The following compound of formula (I) is prepared according to Example 17:

Claims (11)

formula

[R ₁ and R ₂ independently have (C _1-6 ) alkyl, (C _1-6 ) alkoxy, halo (C _1-6 ) alkyl, halogen or 5 or 6 ring members, and (C _6-18 ) aryl or (C _6-18 ) aryl (C _1-6 ) substituted one or more times with a substituted or unsubstituted heterocyclyl having 1 to 4 heteroatoms selected from N, O, S Is alkyl)]
Compound. R ₁ and R ₂ are independently substituted or substituted with (C _1-4 ) alkyl, halogen or 5 ring members and having 1 to 4 heteroatoms selected from N, O, S 2. A compound of formula (I) according to claim 1 which is phenyl or phenyl ( _C1-4 ) alkyl substituted one or more times with unsubstituted heterocyclyl.

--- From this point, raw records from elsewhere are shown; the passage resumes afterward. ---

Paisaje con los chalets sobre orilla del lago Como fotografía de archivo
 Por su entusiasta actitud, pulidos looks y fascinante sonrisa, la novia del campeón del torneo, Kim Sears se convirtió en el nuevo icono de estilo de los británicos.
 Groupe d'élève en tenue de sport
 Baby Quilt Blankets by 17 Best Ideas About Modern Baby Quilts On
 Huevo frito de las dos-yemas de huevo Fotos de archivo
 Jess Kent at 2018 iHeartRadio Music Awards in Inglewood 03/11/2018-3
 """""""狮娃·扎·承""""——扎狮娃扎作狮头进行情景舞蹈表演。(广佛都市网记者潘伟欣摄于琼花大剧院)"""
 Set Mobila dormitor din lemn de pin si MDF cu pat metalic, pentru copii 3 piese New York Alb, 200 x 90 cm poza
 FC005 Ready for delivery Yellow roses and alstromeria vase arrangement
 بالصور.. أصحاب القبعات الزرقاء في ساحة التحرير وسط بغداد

R ₁ is phenyl, benzyl or phenethyl substituted once or twice with methyl or fluoro;
_3. A compound of formula (I) according to claim 1 or 2, wherein R2 is phenyl, benzyl or phenethyl substituted once or twice with methyl, fluoro or 1-methyl-tetrazol-5-yl.   The compound according to any one of claims 1 to 3 in a salt form.   5. A compound according to any one of claims 1 to 4 for use as a medicament.   Use of a compound according to any of claims 1 to 4 for the manufacture of a medicament for the treatment of diseases mediated by CCR3.   A pharmaceutical composition comprising the compound according to claim 1 and at least one pharmaceutical excipient.   The pharmaceutical composition according to claim 7, further comprising another pharmaceutically active agent.   A method of treating a disease mediated by CCR3, comprising administering to a subject in need of such treatment an effective amount of a compound of formula (I) according to any of claims 1-4. .   10. A method according to claim 9, wherein the disease is an inflammatory or allergic disease, in particular an inflammatory or obstructive airway disease.   11. A method according to claim 9 or 10 wherein the compound of formula (I) according to any of claims 1 to 4 is administered simultaneously or sequentially with other pharmaceutically active agents.